**TEXTE:**
Avec délicatesse et subtilité, notre narrateur nous dit les silences de son père.
En toile de fond des Silences des pères, des générations de gens aimants mais taiseux, des hommes et des femmes ayant tout quitté, taisant leurs douleurs en croyant protéger leurs fils et leurs filles, une classe ouvrière fière mais malmenée, rabaissée, outragée, violentée.
Rachid Benzine, conteur dans l’âme, nous raconte l’histoire d’un fils qui, à la mort du père, revient au sein de son quartier, à Trappes. En débarrassant l’appartement, il découvre, nichée entre les carreaux cernant la baignoire, une enveloppe. Celle-ci contient les messages audio de son père vers son grand-père. D’un fils vers son père.
Ricochet des silences.
De gueule noire dans les mines de Lens en 1965 à gueule grise à Aubervilliers en 67, d’ouvrier à la chaîne à l’usine Lip de Besançon dès 73 à maraîcher dans le Gard, le fils retrace la partition du père. Il écoute, comprend, module sa colère, s’apaise.
Le fils, pianiste mondialement reconnu, reconnaît le père, celui qui se tait mais l’adorait, celui qui écoutait, yeux fermés, le concert mythique de Keith Jarett à Cologne en 75.

**DONNÉES D'ENTRÉE:**
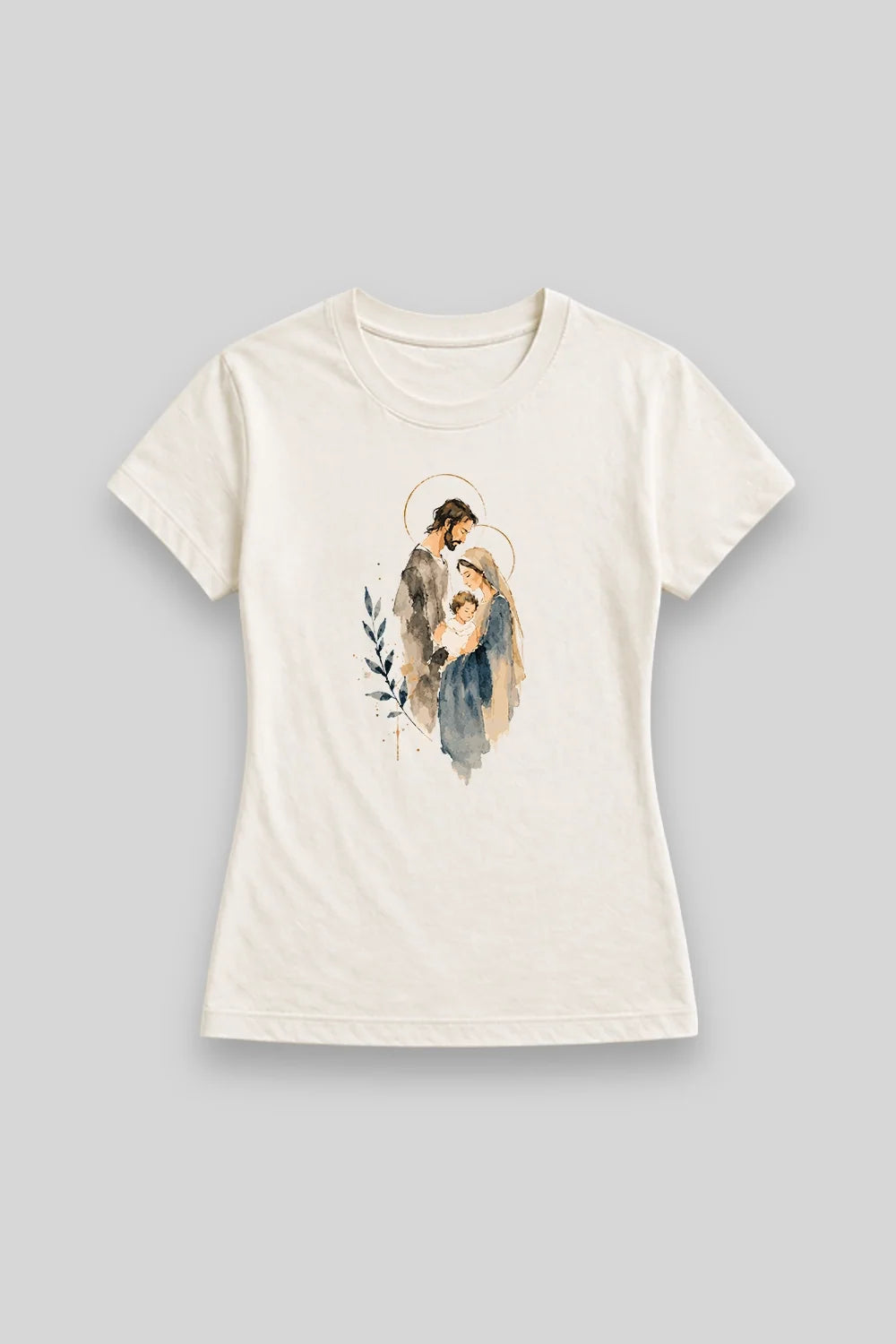 Camisa Babylook Sagrada Família 2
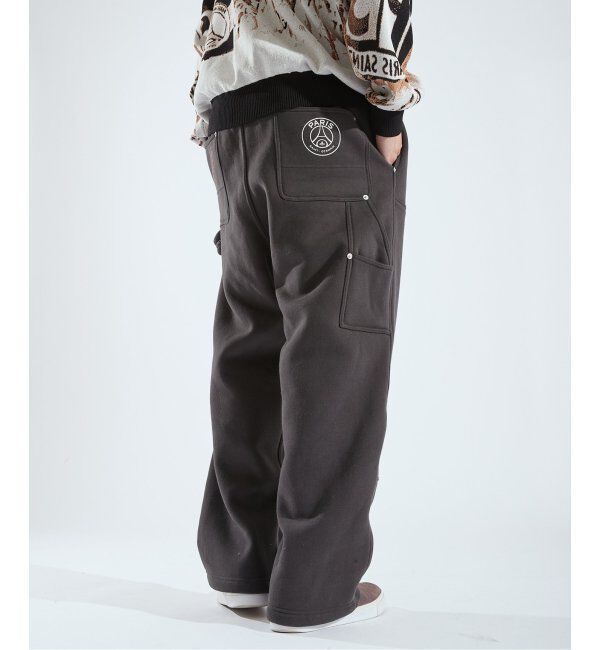 Paris Saint-Germain「【Paris Saint-Germain / パリ・サン＝ジェルマン】 JP DOUBLE KNEE PANTS」|その他|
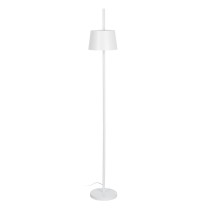 Floor Lamp Metal White 35 x 35 x 150 cm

**CONSIGNE:**
Répondez aux questions suivantes d'après la présentation des Silences des pères, une réponse par ligne, numérotée comme la question.
1. Dans quelle ville se trouve le quartier où le fils revient à la mort du père ?
2. Où l'enveloppe était-elle nichée dans l'appartement ?
3. Dans quelle ville se trouvait l'usine Lip où le père a travaillé comme ouvrier à la chaîne ?

**ZONE DE RÉPONSE:**
1. À Trappes.
2. Entre les carreaux cernant la baignoire.
3. À Besançon.